[ОТРЫВОК]
# # # #
«Живу в деревне, в городе почти не бываю. Написал 300 страниц, романа. Пишу и пугаюсь того, что пишу, а врать на старости, да еще поглядев в «глаза орла», неинтересно. Для отдохновения пишу книжечку, вернее, очерк про И. В. Бодунова. Получается мило, довольно смешно».
«Глаза орла».
А я в эти времена несколько раз видел глаза моего друга — и ловил в них странную, холодную пустоту.
Отчужденность, или, как ныне принято говорить элегантно, некоммуникабельность.
Те, кто знал Германа, знали, как этот термин и по сути и по звучанию ему неприятен — не только потому, что терпеть не мог Юрий Павлович модной, изысканной терминологии, но и потому главным образом, что ничто так не было противопоказано талантливой и щедрой натуре его, как именно некоммуникабельность.
И жизнь человеческая влечет художника — не парадная, а именно будничная, черновая, и не только жизнь сама по себе, но и ее чепуха, мелочи, он удивительно неотразимо, по-снайперски засекает в человеке то, что его украшает, и то, что чернит, всегда идя от частного к общему, а не наоборот, замечает, как кто ест, кто как разговаривает, кто как хвастает, придумывает и гиперболизирует хорошее в человеке, если этот человек ему по сердцу, и придумывает и гиперболизирует плохое, если человек ему «поперек»…
В том же последнем письме Ашхен Оганян, то есть Юрия Германа, есть строчки:
«Милый Володя! Я видела разных людей, и в том числе женщин, которые не хотели связывать себя. Боже мой, какие в старости это были несчастные, жалкие вдовицы. Как они холили и лелеяли себя; как относились к себе, к своему никому не нужному здоровью, как истово, почти свершая религиозные таинства, они кормили себя то сладеньким, то кисленьким… Как они одевали свои увядшие тела, как сосредоточивались на глупостях и пустяках, недостойных человека, как произносили слова «уютненько», «вкусненько», «тепленько», «сладенько»…
А тут — пустота в глазах, холод.
# # # #
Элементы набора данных

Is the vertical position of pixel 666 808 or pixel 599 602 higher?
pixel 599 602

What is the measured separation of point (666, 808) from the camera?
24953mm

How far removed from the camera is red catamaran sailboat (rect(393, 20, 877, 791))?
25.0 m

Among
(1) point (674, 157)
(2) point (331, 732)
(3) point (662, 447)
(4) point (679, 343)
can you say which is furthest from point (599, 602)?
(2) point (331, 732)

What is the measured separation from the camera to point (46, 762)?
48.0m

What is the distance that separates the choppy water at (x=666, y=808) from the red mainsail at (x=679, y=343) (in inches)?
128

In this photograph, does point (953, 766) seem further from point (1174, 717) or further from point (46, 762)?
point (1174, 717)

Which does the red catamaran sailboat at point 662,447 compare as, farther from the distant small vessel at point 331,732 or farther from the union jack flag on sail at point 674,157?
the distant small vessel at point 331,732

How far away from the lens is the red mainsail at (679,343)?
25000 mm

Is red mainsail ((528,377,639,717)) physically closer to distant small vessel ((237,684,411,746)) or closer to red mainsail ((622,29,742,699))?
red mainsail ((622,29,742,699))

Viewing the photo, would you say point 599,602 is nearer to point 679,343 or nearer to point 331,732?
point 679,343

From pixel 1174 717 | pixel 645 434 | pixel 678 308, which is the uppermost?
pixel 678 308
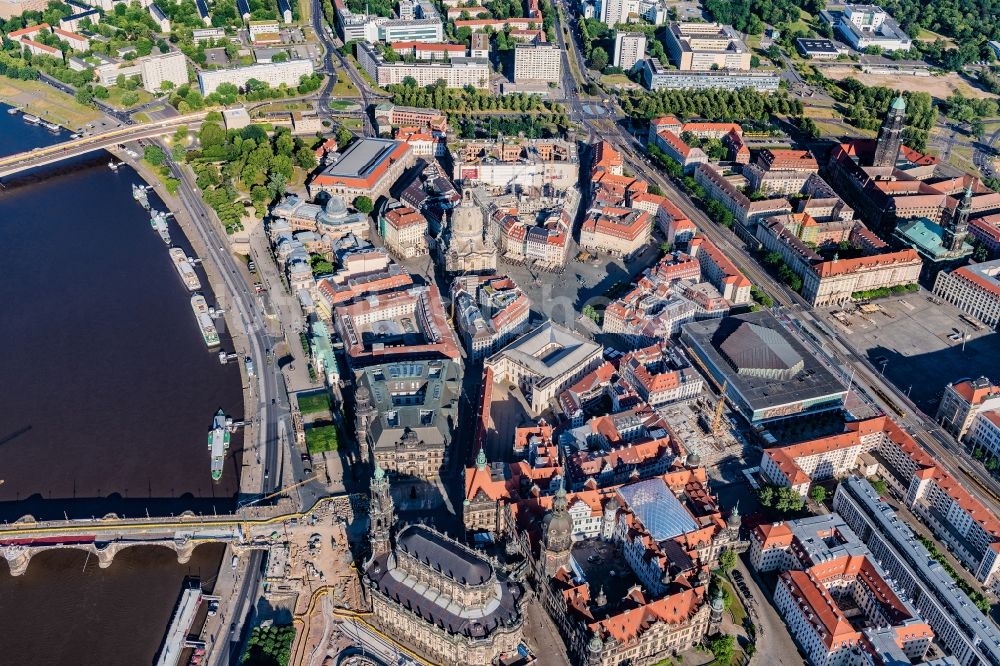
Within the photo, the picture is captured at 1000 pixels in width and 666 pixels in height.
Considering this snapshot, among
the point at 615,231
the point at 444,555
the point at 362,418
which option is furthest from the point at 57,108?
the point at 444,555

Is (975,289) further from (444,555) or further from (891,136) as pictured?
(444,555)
# # # #
[ЗАДАНИЕ 1]
Ответьте по отрывку:
(a) Сколько страниц романа написано, согласно письму в начале?
(b) О ком пишется очерк «для отдохновения»?
(c) Под чьим именем, согласно отрывку, написано последнее письмо Юрия Германа?
[ЗАДАНИЕ 2] Выведите точный фрагмент отрывка между словами «Отчужденность, или, как» и «как именно некоммуникабельность.» включительно.

[ВАШ ОТВЕТ 1]
(a) 300 страниц.
(b) Об И. В. Бодунове.
(c) Под именем Ашхен Оганян.

[ВАШ ОТВЕТ 2]
Отчужденность, или, как ныне принято говорить элегантно, некоммуникабельность.
Те, кто знал Германа, знали, как этот термин и по сути и по звучанию ему неприятен — не только потому, что терпеть не мог Юрий Павлович модной, изысканной терминологии, но и потому главным образом, что ничто так не было противопоказано талантливой и щедрой натуре его, как именно некоммуникабельность.